Towards better dose individualisation: metabolic phenotyping to predict cabazitaxel pharmacokinetics in men with prostate cancer

Abstract

Background: Cabazitaxel is approved for treatment of castration-resistant metastatic prostate cancer. The current dosing strategy of cabazitaxel is based on body surface area (BSA). Body surface area is known as a poor predictor for total systemic exposure to drugs, since it does not take into account variability in activity of metabolising enzymes, necessary for clearance of drugs. As exposure to cabazitaxel is related to treatment response, it is essential to develop a better individualised dosing strategy.

Methods: Ten patients with metastatic castration-resistant prostate cancer, who received cabazitaxel dosed on BSA as a part of routine palliative care, were enrolled in this study. Midazolam was administered as phenotyping probe for cytochrome P450 isoenzyme 3A (CYP3A). The relationship between midazolam and cabazitaxel clearance was investigated using non-linear mixed effects modelling.

Results: The clearance of Midazolam highly correlated with cabazitaxel clearance (R=0.74). Midazolam clearance significantly (P<0.004) explained the majority (∼60%) of the inter-individual variability in cabazitaxel clearance in the studied population.
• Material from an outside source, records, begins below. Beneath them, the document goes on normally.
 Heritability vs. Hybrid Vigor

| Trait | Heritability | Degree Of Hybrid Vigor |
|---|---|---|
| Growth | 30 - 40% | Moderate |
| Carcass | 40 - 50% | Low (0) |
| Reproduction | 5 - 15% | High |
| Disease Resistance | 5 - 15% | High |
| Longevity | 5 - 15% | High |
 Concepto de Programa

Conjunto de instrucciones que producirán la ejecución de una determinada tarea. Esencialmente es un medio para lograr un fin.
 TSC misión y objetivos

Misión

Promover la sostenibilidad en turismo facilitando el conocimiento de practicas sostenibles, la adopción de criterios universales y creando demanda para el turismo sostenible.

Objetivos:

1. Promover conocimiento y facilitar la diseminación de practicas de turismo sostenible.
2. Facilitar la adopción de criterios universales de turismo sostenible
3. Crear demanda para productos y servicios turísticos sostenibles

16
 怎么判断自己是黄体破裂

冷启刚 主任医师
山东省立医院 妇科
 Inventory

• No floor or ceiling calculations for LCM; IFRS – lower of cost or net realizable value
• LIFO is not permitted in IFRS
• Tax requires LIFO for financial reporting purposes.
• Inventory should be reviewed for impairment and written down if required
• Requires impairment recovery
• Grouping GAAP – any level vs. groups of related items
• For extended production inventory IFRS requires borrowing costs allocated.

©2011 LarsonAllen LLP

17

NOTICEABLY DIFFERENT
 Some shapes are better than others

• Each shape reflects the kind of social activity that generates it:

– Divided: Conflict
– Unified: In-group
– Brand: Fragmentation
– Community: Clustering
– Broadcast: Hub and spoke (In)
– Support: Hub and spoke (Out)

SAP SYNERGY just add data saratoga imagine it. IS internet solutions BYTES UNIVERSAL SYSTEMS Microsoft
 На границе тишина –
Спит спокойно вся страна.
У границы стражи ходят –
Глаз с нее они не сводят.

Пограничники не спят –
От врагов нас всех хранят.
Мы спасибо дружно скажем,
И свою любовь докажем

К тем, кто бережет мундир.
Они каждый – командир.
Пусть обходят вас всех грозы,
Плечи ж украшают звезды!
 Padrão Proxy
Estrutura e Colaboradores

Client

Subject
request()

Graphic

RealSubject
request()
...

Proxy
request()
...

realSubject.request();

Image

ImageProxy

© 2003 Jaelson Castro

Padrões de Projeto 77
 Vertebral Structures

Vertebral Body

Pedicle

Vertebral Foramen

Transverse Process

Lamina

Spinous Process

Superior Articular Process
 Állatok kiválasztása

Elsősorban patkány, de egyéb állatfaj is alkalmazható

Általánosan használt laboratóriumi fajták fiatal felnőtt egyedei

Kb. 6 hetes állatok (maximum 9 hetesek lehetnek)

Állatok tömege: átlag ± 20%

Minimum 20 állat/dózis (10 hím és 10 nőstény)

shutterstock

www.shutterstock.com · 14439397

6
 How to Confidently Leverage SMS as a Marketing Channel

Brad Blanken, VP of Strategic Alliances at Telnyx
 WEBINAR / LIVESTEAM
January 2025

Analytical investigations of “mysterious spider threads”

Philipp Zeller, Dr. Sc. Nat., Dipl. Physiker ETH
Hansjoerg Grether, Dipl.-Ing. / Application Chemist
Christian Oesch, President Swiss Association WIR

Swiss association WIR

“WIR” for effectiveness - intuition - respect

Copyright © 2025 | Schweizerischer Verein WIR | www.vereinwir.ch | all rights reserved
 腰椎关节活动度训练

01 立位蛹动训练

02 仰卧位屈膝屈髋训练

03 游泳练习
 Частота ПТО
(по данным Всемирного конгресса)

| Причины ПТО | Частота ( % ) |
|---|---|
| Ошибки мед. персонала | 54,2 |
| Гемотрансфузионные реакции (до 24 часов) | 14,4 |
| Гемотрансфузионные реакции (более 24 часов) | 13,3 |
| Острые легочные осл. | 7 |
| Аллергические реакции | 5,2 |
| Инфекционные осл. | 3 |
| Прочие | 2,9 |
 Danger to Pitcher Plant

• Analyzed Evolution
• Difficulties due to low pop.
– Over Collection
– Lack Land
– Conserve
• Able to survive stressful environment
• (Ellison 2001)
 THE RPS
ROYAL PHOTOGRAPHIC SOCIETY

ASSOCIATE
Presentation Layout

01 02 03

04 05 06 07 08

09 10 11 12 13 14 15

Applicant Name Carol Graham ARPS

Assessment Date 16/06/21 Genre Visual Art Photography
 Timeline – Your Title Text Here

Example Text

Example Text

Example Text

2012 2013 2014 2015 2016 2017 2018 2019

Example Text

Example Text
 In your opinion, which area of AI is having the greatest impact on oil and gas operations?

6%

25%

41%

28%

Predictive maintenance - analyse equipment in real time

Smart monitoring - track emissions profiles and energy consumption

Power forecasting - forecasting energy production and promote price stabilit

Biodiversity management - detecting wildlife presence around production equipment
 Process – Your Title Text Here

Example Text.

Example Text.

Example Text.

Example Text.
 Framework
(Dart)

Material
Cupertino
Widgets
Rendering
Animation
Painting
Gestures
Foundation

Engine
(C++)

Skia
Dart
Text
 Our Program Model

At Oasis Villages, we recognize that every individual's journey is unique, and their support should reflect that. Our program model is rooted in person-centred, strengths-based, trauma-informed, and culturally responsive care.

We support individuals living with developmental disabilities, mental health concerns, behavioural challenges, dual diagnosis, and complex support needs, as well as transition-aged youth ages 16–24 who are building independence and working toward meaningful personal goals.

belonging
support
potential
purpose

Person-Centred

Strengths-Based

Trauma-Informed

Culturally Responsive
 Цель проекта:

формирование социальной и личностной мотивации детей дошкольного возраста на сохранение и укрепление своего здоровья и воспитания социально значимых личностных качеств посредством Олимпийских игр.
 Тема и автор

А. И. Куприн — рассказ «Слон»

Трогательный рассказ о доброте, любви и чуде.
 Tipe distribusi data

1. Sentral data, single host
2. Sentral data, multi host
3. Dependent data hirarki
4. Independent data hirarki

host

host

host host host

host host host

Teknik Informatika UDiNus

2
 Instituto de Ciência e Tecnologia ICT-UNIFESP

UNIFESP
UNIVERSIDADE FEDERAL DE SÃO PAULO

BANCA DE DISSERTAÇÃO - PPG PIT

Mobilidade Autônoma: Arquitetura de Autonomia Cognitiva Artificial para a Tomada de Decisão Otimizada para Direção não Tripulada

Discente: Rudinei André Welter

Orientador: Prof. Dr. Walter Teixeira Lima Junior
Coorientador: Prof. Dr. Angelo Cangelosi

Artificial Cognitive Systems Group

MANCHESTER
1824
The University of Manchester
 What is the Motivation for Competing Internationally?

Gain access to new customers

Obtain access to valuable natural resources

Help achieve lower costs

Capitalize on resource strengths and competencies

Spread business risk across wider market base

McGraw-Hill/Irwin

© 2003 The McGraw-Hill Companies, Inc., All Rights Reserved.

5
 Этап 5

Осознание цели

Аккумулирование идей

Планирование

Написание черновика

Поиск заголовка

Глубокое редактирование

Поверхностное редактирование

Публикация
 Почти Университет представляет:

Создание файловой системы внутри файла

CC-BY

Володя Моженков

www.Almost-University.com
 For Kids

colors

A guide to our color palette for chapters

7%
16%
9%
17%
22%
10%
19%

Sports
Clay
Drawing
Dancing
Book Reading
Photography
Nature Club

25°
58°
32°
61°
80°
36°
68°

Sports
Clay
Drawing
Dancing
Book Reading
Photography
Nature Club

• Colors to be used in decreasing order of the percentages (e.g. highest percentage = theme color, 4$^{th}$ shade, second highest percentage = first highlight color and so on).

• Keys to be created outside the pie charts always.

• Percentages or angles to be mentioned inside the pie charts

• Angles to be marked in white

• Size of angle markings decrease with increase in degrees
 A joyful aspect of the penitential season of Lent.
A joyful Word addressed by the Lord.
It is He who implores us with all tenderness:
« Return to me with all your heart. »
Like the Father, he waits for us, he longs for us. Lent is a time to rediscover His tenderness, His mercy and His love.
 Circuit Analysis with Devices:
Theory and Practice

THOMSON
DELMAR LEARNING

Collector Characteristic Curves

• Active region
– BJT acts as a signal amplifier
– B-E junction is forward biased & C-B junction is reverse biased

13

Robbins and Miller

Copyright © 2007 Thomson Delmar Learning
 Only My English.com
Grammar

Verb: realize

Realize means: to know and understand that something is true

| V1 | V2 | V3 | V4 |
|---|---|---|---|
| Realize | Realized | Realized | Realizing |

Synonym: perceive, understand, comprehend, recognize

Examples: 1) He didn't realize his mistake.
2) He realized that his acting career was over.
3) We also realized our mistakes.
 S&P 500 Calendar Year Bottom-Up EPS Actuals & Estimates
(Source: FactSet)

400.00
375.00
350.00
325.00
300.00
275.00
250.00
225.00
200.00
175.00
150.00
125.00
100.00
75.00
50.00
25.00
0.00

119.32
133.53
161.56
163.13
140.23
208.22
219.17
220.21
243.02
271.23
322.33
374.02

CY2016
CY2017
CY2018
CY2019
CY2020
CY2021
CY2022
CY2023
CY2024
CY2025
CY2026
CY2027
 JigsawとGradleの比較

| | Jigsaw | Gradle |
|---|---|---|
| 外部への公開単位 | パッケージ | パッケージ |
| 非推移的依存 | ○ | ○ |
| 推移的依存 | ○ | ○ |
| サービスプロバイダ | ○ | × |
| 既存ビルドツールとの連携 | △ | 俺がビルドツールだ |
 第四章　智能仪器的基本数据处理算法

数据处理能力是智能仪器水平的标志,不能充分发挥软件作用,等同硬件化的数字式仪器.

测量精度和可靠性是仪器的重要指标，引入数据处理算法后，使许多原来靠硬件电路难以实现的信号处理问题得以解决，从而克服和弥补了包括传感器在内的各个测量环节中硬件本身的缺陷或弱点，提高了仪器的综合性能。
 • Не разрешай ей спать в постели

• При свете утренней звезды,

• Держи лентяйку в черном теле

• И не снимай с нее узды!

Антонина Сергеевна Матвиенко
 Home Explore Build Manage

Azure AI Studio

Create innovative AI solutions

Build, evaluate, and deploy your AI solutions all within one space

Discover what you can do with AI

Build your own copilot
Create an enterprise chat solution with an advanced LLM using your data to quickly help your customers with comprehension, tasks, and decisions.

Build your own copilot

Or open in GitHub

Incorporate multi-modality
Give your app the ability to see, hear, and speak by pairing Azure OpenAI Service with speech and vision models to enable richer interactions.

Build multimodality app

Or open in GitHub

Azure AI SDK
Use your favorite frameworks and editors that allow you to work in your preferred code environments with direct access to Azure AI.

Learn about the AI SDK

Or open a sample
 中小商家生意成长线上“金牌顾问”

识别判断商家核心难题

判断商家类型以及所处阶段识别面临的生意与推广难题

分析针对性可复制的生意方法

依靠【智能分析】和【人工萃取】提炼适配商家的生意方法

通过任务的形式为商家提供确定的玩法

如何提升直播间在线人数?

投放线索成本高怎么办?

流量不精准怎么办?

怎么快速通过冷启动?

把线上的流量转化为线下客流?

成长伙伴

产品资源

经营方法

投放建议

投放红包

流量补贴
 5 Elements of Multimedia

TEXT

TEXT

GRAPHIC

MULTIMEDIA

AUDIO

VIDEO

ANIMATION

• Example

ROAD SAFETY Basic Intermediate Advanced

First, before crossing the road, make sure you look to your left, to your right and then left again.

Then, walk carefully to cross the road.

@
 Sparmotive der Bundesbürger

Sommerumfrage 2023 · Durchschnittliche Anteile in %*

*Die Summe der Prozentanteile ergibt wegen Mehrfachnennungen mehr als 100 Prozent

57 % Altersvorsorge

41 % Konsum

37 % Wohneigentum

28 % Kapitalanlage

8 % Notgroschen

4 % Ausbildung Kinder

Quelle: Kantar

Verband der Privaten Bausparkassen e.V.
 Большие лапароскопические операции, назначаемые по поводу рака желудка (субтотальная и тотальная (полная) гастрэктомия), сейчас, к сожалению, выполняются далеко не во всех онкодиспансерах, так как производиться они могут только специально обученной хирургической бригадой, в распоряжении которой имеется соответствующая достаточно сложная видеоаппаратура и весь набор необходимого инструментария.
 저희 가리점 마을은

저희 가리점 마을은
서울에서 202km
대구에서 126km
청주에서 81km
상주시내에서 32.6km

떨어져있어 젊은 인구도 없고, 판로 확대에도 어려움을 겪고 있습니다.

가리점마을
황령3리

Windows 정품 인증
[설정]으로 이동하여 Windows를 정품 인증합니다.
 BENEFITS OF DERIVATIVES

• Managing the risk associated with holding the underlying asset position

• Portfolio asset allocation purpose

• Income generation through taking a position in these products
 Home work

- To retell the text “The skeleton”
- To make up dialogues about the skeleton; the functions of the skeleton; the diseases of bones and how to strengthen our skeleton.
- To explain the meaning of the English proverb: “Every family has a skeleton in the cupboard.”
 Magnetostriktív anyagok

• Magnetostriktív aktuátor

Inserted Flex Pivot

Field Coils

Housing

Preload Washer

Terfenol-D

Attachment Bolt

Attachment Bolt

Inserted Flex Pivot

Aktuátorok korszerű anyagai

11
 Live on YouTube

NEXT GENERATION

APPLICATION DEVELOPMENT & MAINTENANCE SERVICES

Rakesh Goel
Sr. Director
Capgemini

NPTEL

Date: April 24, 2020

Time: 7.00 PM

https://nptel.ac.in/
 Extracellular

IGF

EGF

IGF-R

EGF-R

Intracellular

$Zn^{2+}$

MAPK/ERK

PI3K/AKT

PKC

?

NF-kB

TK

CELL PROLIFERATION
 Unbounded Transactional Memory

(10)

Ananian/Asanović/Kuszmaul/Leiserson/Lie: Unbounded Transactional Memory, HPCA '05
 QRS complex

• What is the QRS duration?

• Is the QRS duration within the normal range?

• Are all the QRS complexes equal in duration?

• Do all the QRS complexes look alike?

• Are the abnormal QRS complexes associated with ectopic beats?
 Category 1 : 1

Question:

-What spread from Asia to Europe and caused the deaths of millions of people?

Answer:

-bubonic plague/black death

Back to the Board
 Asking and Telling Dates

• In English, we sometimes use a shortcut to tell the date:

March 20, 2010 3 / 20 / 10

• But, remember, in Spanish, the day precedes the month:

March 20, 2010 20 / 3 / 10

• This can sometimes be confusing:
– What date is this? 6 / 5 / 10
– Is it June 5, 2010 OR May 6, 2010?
Conclusions: Metabolic phenotyping of CYP3A using midazolam is a promising strategy to individualise cabazitaxel dosing. Before clinical application, a randomised study is warranted.

Figure 1

Pharmacokinetic models for midazolam and cabazitaxel.Schematic representation of the pharmacokinetic models for midazolam and cabazitaxel. CL_base=clearance of cabazitaxel in the base model, CL_CBZ=clearance of cabazitaxel, CL_mdz=clearance of midazolam, CL_mdz,i=clearance of midazolam individual, CL_mdz,pop=Clearance of midazolam population, Q=intercompartmental clearance, V₁=volume of distribution of the central compartment of cabazitaxel, V₂=Volume of distribution of the peripheral compartment of cabazitaxel, V₃=Volume of distribution of the central compartment of midazolam, θ_clearance=gradient of the correlation between the clearance of midazolam and cabazitaxel.

Figure 2

Relationship between individual estimates for clearance of midazolam and cabazitaxel.Empirical Bayes estimates for midazolam and cabazitaxel clearance (black dots) and their model-predicted relationship (dotted line) from the final model.

Figure 3

Prediction-corrected visual predictive check of cabazitaxel final model.The prediction-corrected simulated (shaded areas) and observed (circles and lines) cabazitaxel concentrations vs time (h), based on 1000 simulations are shown. The thick black line connects the observed median values per bin. The dotted grey lines connect the 5th and 95th percentiles of the observations. The light grey areas are the 95% confidence interval of the 5th and 95th percentiles. The dark grey area indicates the confidence interval of the median.